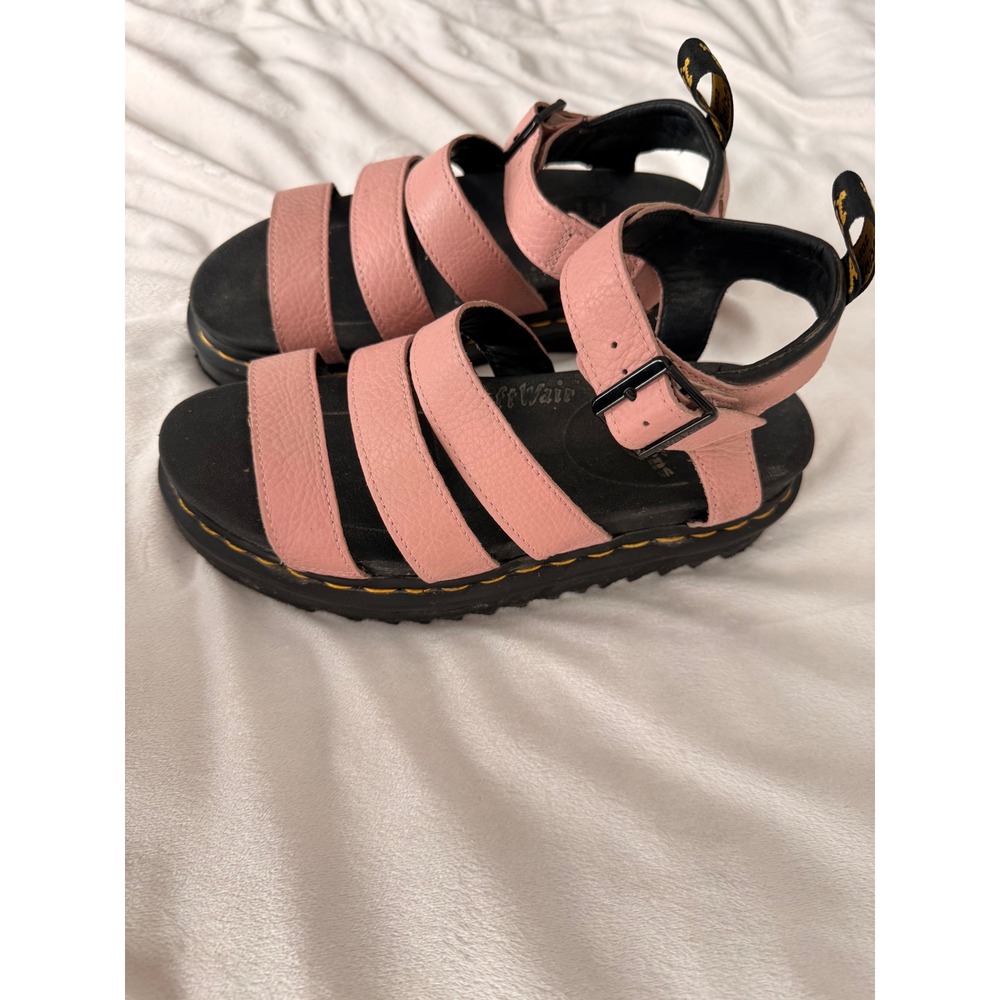 Dr. Martens Blaire Pink Leather Gladiator Platform Sandals Womens 8 - Picture 4 of 8
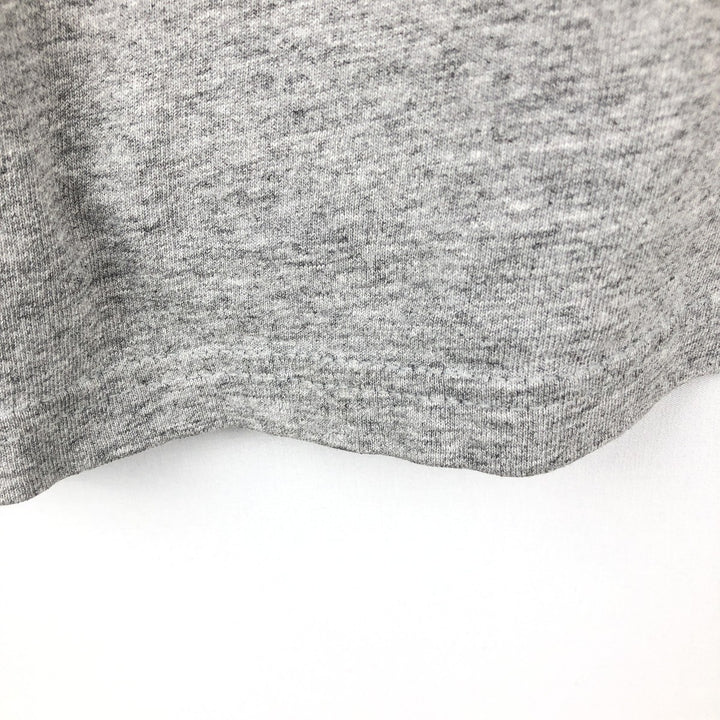 90s-00'S Adidas Long-Sleeve T-Shirt, Made in USA, Men's Size L (approx.) cotton gray type Vintage Second Hand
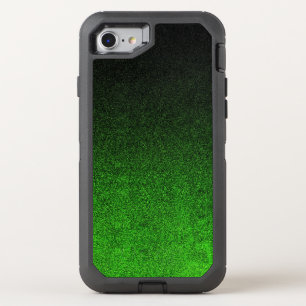 Falln Green & Black Glitter Gradient OtterBox Defender iPhone SE/8/7 Case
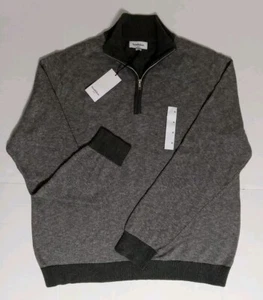 Men’s pullover GRAVEL GRAY 1/4 ZIP Standard Fit Sweater Men's XL Goodfellow & Co - Picture 1 of 9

• WORK INSTRUCTION: Write out the whole listing above exactly; do not include the pictures.

• ANSWER SPACE:
 Dr. Martens Blaire Pink Leather Gladiator Platform Sandals Womens 8 - Picture 4 of 8
 90s-00'S Adidas Long-Sleeve T-Shirt, Made in USA, Men's Size L (approx.) cotton gray type Vintage Second Hand
 Falln Green & Black Glitter Gradient OtterBox Defender iPhone SE/8/7 Case
 Men’s pullover GRAVEL GRAY 1/4 ZIP Standard Fit Sweater Men's XL Goodfellow & Co - Picture 1 of 9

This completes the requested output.